Not one of the 66 wines could be called a major brand. Calera is the most familiar name, and we like the 2008 Ryan Vineyard Pinot Noir ($79). But who goes to a Cal-Hungarian restaurant for the familiar? By the glass, we'd try that Massican "Annia" 2010 Tocai/Ribolla/Chard blend ($12) or the Abbazia di Novacella Alto Adige Müller-Thurgau 2009 ($10), because with the rich food, we'd look for something light and aromatic to refresh the palate.

With the goat meatballs, Fox suggests a glass of the Tami Sicilia Nero d'Avola 2009 ($9). But with the sour-cherry soup, he recommends one of his 16 beers by the bottle, the Rodenbach Flanders Red from Belgium ($7).
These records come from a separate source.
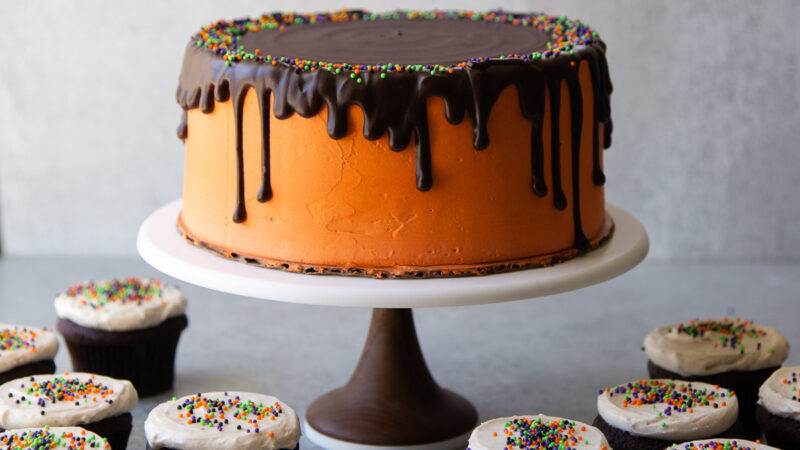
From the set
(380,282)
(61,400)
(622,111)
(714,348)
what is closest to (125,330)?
(61,400)

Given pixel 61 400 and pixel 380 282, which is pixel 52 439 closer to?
pixel 61 400

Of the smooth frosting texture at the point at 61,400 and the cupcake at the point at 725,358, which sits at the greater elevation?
the cupcake at the point at 725,358

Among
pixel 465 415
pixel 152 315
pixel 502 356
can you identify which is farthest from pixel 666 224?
pixel 152 315

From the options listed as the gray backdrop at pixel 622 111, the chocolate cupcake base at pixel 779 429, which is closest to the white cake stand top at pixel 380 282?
the chocolate cupcake base at pixel 779 429

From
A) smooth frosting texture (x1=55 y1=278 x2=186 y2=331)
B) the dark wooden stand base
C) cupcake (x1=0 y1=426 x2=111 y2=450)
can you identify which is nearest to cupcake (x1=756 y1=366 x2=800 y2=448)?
the dark wooden stand base

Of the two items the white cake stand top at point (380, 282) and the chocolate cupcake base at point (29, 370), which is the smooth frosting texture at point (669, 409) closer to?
the white cake stand top at point (380, 282)

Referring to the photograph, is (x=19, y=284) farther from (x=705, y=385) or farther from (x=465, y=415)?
(x=705, y=385)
Markup on bottles is generally about double retail, but we found a steal: Wittmann Westhofener S Rheinhessen Trocken Riesling 2007 ($55), which is over $40 in many stores. For a red, we have our eye on Charles Joguet Clos du Chêne Vert Chinon 2005 ($59), from a very good Loire Cabernet Franc producer in a very good vintage. We'd be perfectly happy with the cheapest wine on the list, Domaine de la Pepière Muscadet Sèvre et Maine sur Lie 2009 ($36), which typifies the small-producer, hand-harvested aesthetic Fox is shooting for.